------ Supplied records ------
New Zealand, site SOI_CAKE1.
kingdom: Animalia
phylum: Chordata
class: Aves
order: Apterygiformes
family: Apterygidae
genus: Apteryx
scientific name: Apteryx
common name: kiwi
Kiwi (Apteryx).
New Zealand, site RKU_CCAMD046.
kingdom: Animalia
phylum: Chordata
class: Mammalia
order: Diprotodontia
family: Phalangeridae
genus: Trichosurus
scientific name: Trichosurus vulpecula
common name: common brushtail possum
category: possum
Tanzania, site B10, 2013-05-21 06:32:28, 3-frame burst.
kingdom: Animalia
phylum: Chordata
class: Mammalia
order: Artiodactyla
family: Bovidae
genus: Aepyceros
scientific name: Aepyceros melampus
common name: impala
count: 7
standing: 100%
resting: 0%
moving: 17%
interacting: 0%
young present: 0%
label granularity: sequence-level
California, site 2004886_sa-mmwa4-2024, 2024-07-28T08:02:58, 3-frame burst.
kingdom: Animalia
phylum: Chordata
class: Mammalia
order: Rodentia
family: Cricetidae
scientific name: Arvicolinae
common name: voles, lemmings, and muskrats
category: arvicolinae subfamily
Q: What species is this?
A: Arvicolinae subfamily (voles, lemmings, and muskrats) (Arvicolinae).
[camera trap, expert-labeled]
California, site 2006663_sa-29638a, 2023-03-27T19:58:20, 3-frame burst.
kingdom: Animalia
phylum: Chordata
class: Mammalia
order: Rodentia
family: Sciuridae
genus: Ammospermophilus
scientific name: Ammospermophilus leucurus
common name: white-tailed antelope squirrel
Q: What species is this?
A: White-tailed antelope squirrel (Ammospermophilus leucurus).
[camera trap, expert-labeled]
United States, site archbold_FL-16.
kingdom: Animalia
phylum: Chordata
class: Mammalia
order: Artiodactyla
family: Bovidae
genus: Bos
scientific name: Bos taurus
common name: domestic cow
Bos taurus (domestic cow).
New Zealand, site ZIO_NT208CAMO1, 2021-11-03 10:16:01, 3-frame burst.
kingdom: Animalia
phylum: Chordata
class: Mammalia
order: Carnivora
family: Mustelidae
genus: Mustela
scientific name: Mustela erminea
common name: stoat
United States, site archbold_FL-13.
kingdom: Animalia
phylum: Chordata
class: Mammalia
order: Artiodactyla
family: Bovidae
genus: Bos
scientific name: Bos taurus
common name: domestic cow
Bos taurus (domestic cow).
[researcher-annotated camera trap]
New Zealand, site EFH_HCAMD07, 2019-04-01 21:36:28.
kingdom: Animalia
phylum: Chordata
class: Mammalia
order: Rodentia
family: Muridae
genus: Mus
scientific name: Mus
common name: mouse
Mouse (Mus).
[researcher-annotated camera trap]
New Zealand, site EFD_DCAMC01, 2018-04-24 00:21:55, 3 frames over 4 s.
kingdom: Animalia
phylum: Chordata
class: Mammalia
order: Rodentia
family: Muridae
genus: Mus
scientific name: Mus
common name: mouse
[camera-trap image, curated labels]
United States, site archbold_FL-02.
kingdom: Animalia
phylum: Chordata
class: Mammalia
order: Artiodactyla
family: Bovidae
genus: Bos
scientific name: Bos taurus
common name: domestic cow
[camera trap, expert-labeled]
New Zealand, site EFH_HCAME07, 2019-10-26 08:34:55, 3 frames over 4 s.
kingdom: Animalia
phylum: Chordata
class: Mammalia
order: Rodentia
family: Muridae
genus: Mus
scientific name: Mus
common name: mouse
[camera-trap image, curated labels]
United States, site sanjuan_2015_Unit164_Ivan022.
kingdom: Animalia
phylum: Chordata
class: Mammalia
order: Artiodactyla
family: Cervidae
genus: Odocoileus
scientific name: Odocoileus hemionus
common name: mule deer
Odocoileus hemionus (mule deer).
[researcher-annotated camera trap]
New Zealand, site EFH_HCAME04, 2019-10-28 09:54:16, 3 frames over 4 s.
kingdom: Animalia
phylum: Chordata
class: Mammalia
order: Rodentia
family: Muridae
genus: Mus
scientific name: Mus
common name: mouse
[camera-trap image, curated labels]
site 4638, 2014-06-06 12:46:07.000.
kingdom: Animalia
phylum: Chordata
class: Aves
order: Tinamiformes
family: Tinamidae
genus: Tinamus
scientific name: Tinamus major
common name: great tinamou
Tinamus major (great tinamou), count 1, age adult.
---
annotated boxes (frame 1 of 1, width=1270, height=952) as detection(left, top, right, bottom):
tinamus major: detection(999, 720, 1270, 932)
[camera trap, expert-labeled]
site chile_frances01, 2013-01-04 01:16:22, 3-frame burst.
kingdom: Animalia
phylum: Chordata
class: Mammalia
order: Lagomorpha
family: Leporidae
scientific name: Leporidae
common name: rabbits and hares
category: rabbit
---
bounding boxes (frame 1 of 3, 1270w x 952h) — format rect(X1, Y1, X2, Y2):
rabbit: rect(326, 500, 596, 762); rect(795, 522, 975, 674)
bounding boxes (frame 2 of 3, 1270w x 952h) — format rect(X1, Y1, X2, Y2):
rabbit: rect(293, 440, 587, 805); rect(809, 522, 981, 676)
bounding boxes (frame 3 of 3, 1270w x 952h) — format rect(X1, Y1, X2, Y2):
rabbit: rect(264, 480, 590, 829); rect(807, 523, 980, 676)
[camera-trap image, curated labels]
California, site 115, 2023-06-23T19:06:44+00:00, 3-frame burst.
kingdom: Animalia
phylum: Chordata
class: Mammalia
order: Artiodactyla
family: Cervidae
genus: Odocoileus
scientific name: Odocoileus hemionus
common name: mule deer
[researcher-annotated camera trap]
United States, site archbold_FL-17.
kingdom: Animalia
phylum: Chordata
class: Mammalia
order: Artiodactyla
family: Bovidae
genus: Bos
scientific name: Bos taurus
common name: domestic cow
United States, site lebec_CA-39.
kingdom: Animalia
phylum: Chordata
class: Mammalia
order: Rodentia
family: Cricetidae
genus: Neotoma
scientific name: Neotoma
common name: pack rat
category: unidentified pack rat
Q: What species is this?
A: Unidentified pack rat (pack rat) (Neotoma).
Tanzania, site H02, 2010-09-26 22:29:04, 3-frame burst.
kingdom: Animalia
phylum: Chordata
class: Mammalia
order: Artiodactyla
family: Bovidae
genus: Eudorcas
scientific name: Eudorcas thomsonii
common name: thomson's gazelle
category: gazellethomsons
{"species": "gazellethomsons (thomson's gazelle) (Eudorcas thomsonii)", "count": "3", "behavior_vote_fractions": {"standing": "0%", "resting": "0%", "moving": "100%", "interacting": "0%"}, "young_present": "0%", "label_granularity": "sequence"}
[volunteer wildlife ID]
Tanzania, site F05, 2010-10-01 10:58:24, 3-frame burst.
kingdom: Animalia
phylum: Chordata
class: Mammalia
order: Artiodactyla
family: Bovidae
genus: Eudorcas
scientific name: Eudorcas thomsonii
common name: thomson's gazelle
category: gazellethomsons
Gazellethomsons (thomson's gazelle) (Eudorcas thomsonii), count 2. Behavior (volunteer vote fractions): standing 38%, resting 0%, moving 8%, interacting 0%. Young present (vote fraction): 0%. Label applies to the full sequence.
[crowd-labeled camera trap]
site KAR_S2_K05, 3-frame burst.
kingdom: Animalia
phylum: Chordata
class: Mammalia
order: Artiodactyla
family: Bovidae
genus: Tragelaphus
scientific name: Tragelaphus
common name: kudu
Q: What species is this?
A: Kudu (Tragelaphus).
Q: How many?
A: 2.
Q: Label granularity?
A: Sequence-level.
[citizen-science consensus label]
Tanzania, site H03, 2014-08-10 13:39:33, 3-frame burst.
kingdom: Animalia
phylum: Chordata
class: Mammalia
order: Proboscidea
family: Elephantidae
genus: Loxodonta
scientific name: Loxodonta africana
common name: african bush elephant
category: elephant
------
» **Problem to work on**: Give back all of the data exactly, with every line intact.

» **Answer to the exercise**:
New Zealand, site SOI_CAKE1.
kingdom: Animalia
phylum: Chordata
class: Aves
order: Apterygiformes
family: Apterygidae
genus: Apteryx
scientific name: Apteryx
common name: kiwi
Kiwi (Apteryx).
New Zealand, site RKU_CCAMD046.
kingdom: Animalia
phylum: Chordata
class: Mammalia
order: Diprotodontia
family: Phalangeridae
genus: Trichosurus
scientific name: Trichosurus vulpecula
common name: common brushtail possum
category: possum
Tanzania, site B10, 2013-05-21 06:32:28, 3-frame burst.
kingdom: Animalia
phylum: Chordata
class: Mammalia
order: Artiodactyla
family: Bovidae
genus: Aepyceros
scientific name: Aepyceros melampus
common name: impala
count: 7
standing: 100%
resting: 0%
moving: 17%
interacting: 0%
young present: 0%
label granularity: sequence-level
California, site 2004886_sa-mmwa4-2024, 2024-07-28T08:02:58, 3-frame burst.
kingdom: Animalia
phylum: Chordata
class: Mammalia
order: Rodentia
family: Cricetidae
scientific name: Arvicolinae
common name: voles, lemmings, and muskrats
category: arvicolinae subfamily
Q: What species is this?
A: Arvicolinae subfamily (voles, lemmings, and muskrats) (Arvicolinae).
[camera trap, expert-labeled]
California, site 2006663_sa-29638a, 2023-03-27T19:58:20, 3-frame burst.
kingdom: Animalia
phylum: Chordata
class: Mammalia
order: Rodentia
family: Sciuridae
genus: Ammospermophilus
scientific name: Ammospermophilus leucurus
common name: white-tailed antelope squirrel
Q: What species is this?
A: White-tailed antelope squirrel (Ammospermophilus leucurus).
[camera trap, expert-labeled]
United States, site archbold_FL-16.
kingdom: Animalia
phylum: Chordata
class: Mammalia
order: Artiodactyla
family: Bovidae
genus: Bos
scientific name: Bos taurus
common name: domestic cow
Bos taurus (domestic cow).
New Zealand, site ZIO_NT208CAMO1, 2021-11-03 10:16:01, 3-frame burst.
kingdom: Animalia
phylum: Chordata
class: Mammalia
order: Carnivora
family: Mustelidae
genus: Mustela
scientific name: Mustela erminea
common name: stoat
United States, site archbold_FL-13.
kingdom: Animalia
phylum: Chordata
class: Mammalia
order: Artiodactyla
family: Bovidae
genus: Bos
scientific name: Bos taurus
common name: domestic cow
Bos taurus (domestic cow).
[researcher-annotated camera trap]
New Zealand, site EFH_HCAMD07, 2019-04-01 21:36:28.
kingdom: Animalia
phylum: Chordata
class: Mammalia
order: Rodentia
family: Muridae
genus: Mus
scientific name: Mus
common name: mouse
Mouse (Mus).
[researcher-annotated camera trap]
New Zealand, site EFD_DCAMC01, 2018-04-24 00:21:55, 3 frames over 4 s.
kingdom: Animalia
phylum: Chordata
class: Mammalia
order: Rodentia
family: Muridae
genus: Mus
scientific name: Mus
common name: mouse
[camera-trap image, curated labels]
United States, site archbold_FL-02.
kingdom: Animalia
phylum: Chordata
class: Mammalia
order: Artiodactyla
family: Bovidae
genus: Bos
scientific name: Bos taurus
common name: domestic cow
[camera trap, expert-labeled]
New Zealand, site EFH_HCAME07, 2019-10-26 08:34:55, 3 frames over 4 s.
kingdom: Animalia
phylum: Chordata
class: Mammalia
order: Rodentia
family: Muridae
genus: Mus
scientific name: Mus
common name: mouse
[camera-trap image, curated labels]
United States, site sanjuan_2015_Unit164_Ivan022.
kingdom: Animalia
phylum: Chordata
class: Mammalia
order: Artiodactyla
family: Cervidae
genus: Odocoileus
scientific name: Odocoileus hemionus
common name: mule deer
Odocoileus hemionus (mule deer).
[researcher-annotated camera trap]
New Zealand, site EFH_HCAME04, 2019-10-28 09:54:16, 3 frames over 4 s.
kingdom: Animalia
phylum: Chordata
class: Mammalia
order: Rodentia
family: Muridae
genus: Mus
scientific name: Mus
common name: mouse
[camera-trap image, curated labels]
site 4638, 2014-06-06 12:46:07.000.
kingdom: Animalia
phylum: Chordata
class: Aves
order: Tinamiformes
family: Tinamidae
genus: Tinamus
scientific name: Tinamus major
common name: great tinamou
Tinamus major (great tinamou), count 1, age adult.
---
annotated boxes (frame 1 of 1, width=1270, height=952) as detection(left, top, right, bottom):
tinamus major: detection(999, 720, 1270, 932)
[camera trap, expert-labeled]
site chile_frances01, 2013-01-04 01:16:22, 3-frame burst.
kingdom: Animalia
phylum: Chordata
class: Mammalia
order: Lagomorpha
family: Leporidae
scientific name: Leporidae
common name: rabbits and hares
category: rabbit
---
bounding boxes (frame 1 of 3, 1270w x 952h) — format rect(X1, Y1, X2, Y2):
rabbit: rect(326, 500, 596, 762); rect(795, 522, 975, 674)
bounding boxes (frame 2 of 3, 1270w x 952h) — format rect(X1, Y1, X2, Y2):
rabbit: rect(293, 440, 587, 805); rect(809, 522, 981, 676)
bounding boxes (frame 3 of 3, 1270w x 952h) — format rect(X1, Y1, X2, Y2):
rabbit: rect(264, 480, 590, 829); rect(807, 523, 980, 676)
[camera-trap image, curated labels]
California, site 115, 2023-06-23T19:06:44+00:00, 3-frame burst.
kingdom: Animalia
phylum: Chordata
class: Mammalia
order: Artiodactyla
family: Cervidae
genus: Odocoileus
scientific name: Odocoileus hemionus
common name: mule deer
[researcher-annotated camera trap]
United States, site archbold_FL-17.
kingdom: Animalia
phylum: Chordata
class: Mammalia
order: Artiodactyla
family: Bovidae
genus: Bos
scientific name: Bos taurus
common name: domestic cow
United States, site lebec_CA-39.
kingdom: Animalia
phylum: Chordata
class: Mammalia
order: Rodentia
family: Cricetidae
genus: Neotoma
scientific name: Neotoma
common name: pack rat
category: unidentified pack rat
Q: What species is this?
A: Unidentified pack rat (pack rat) (Neotoma).
Tanzania, site H02, 2010-09-26 22:29:04, 3-frame burst.
kingdom: Animalia
phylum: Chordata
class: Mammalia
order: Artiodactyla
family: Bovidae
genus: Eudorcas
scientific name: Eudorcas thomsonii
common name: thomson's gazelle
category: gazellethomsons
{"species": "gazellethomsons (thomson's gazelle) (Eudorcas thomsonii)", "count": "3", "behavior_vote_fractions": {"standing": "0%", "resting": "0%", "moving": "100%", "interacting": "0%"}, "young_present": "0%", "label_granularity": "sequence"}
[volunteer wildlife ID]
Tanzania, site F05, 2010-10-01 10:58:24, 3-frame burst.
kingdom: Animalia
phylum: Chordata
class: Mammalia
order: Artiodactyla
family: Bovidae
genus: Eudorcas
scientific name: Eudorcas thomsonii
common name: thomson's gazelle
category: gazellethomsons
Gazellethomsons (thomson's gazelle) (Eudorcas thomsonii), count 2. Behavior (volunteer vote fractions): standing 38%, resting 0%, moving 8%, interacting 0%. Young present (vote fraction): 0%. Label applies to the full sequence.
[crowd-labeled camera trap]
site KAR_S2_K05, 3-frame burst.
kingdom: Animalia
phylum: Chordata
class: Mammalia
order: Artiodactyla
family: Bovidae
genus: Tragelaphus
scientific name: Tragelaphus
common name: kudu
Q: What species is this?
A: Kudu (Tragelaphus).
Q: How many?
A: 2.
Q: Label granularity?
A: Sequence-level.
[citizen-science consensus label]
Tanzania, site H03, 2014-08-10 13:39:33, 3-frame burst.
kingdom: Animalia
phylum: Chordata
class: Mammalia
order: Proboscidea
family: Elephantidae
genus: Loxodonta
scientific name: Loxodonta africana
common name: african bush elephant
category: elephant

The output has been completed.